Yıl 1970. Zonguldak’taki ki yıllık yatılı EKİ Çırak Kursu’nu bitirip Kandilli’deki Armutçuk Müessesesinde mecburi hizmete başladığım yıllar.

O yıllar Kandilli’de Kandilli hani.

Cennetten bir köşe.

Ereğli’de yaşayanlar Kandilli’ye gezmeye ve sinemaya gelirlerdi.

Her taraf çiçek.

Pırıl pırıl.

Zonguldak Ereğli karayolu Kandilli’den geçtiği için, otobüs yolcuları ışıl ışıl Kandilli’yi görünce sanki bir başka ülkeye gelmiş gibi pencerelerden seyredelerdi.

Ne havamız vardı ama!

Bu havayla, koskocaman otobüsleri tıp oynayarak yolun ortasında durdururduk.

Güzeldi güzeldi.

O güzellikler arasında Ereğli’yi veya Zonguldak’ı soran yol bilmezleri, çok Çamlı ve varagel başına yolladığımız ayıpları da unutmam ki!

EKİ Çırak Kursu’na girebilmek bir dert, mezun olunca da mecburi hizmeti tamamlamak ayrı bir dert. Bizim dönemimizde, sınıfta çakar veya mecburi hizmeti yerine getirmezsen, 15 bin lira tazminat vardı.

O yıllarda 15 bin lira.

67 yılının sonunda sınavı kazanıp da, kursa başlangıç için babam evrakları tamamlarken, hiç unutmam Zonguldak’taki noterde tazminat senedini imzalarken elleri titriyordu.

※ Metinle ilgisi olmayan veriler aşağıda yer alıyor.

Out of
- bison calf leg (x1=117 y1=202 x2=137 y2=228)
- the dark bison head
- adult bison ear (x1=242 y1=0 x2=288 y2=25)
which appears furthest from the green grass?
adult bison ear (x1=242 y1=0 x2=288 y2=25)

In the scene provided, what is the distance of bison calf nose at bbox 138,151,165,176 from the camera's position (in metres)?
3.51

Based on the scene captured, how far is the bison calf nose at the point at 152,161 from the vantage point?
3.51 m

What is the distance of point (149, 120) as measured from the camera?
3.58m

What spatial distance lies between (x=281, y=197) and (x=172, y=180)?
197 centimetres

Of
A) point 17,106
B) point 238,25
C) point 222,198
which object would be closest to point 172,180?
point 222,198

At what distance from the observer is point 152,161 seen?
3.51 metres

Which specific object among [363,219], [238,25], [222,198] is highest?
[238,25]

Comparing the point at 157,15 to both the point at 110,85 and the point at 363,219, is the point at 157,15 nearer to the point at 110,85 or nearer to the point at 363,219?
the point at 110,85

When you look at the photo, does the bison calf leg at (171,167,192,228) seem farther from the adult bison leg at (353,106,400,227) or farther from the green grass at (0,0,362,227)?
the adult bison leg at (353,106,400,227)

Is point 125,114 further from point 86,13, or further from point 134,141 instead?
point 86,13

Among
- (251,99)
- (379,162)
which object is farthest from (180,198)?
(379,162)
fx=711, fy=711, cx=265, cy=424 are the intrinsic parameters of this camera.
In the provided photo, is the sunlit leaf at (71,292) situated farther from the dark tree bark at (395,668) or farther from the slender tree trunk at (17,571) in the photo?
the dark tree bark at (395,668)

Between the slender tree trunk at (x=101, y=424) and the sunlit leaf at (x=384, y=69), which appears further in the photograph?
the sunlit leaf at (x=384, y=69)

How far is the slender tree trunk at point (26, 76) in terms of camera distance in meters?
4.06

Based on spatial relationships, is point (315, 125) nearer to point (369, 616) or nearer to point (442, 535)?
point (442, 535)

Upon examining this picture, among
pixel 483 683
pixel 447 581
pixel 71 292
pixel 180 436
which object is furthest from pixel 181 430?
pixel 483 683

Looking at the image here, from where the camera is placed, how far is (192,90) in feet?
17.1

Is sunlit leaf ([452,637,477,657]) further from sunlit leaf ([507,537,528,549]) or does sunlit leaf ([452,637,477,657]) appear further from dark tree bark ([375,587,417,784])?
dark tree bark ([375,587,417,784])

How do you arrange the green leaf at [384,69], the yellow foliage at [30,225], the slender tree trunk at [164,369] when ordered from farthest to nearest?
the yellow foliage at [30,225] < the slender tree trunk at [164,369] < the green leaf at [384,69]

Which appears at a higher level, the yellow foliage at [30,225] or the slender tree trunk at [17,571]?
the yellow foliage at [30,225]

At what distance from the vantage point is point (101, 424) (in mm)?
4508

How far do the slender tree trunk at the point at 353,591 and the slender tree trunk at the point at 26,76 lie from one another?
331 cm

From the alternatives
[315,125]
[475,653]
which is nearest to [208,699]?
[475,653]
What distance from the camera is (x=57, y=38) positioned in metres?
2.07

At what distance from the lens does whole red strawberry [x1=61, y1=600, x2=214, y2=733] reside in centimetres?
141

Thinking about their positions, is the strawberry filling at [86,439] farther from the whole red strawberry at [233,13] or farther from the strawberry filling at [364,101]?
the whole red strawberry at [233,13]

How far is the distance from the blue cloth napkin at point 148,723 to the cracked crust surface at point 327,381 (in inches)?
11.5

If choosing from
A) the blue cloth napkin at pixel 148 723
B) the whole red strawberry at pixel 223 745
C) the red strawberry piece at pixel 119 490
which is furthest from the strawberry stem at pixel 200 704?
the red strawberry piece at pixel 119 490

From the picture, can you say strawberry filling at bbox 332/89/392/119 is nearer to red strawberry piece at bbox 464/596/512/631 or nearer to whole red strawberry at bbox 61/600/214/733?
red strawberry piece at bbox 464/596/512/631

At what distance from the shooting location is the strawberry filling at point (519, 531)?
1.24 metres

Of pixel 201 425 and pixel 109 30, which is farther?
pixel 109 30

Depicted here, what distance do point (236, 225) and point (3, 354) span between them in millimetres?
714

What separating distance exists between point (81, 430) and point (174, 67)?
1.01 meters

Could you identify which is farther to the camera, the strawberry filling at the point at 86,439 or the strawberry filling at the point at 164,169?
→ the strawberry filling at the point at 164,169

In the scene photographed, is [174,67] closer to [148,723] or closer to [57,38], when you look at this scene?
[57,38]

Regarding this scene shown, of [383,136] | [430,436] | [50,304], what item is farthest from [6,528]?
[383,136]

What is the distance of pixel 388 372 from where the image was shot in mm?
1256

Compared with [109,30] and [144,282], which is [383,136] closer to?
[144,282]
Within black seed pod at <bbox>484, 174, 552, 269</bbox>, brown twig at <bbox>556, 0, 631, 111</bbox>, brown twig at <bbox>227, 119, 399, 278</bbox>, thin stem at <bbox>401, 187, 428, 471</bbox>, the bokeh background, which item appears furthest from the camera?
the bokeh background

Yani 15 bin lira çok para.

Mecburi hizmetli yıllar altın çağlarımdı.

Öyle ya, adı Çırak da olsa mezun olduğumuzda, bizleri 50 kuruş zamlı başlatırlardı.

İlk maaşı aldığımda, hep 10 luk ve 5 lik yaptırdığım için cebimdeki paralar bir demet olmuştu.

Şimdi tabi ki gülüyorum o hallerime.

Düşünün 16 yaşındayım ve cebimde beşlikler, onluklar.

Of !

Bir de, otobüsler Kandilli’den gelip gidiyor ki, değmeyin keyfimize.

Atla git Ankara’ya, İstanbul’a, Zonguldak’a.

16 yaşlarının deliliği ve para.

Anlayın işte.

Yedik paraları.

Eve tek kuruş vermedim.

Asilik var ya.

Askere gidene kadar geçen dört altın yıl.

Bir gün param bitti babama gittim ve para istedim.

Güldü ve “yastığın altından al”dedi.

Hani o eskiden karyolalar vardı ya, somyalı. Yataklar üst üste. Yastıkta tek ve uzunca bir şey.

Saf saf gittim ve yastığın altına baktım ki, para mara yok.

Sanırım yanlış tarif etti ve dedim ki “Baba burada para yok!”.

İşte o an tarihi bir laf etti.

“Oğlum ne koydun ise o vardır !”

Koymamıştım ki tek kuruş.

İnanın dayak atsa bu kadar ders veremezdi.

Aradan yarım yüzyıla yakın zaman geçti ve o sözleri hiç unutmam ve kimi zaman ortamına göre de anlatırım.

Ne koydun ise o vardır!

Yani, saygı ekledin ise o,

Sevgi ektin ise o,

Dostluk ise o,

Mutluluk ektin ise o,

Kısacası ne bıraktın ise o!

Yaşam da öyle değil mi?

Yarını ve kimseyi düşünmeden har vurup harcadığımız o kadar çok şey var ki.

Biriktirmiyoruz!

Biriktirenler bundan dolayıdır farklı ya!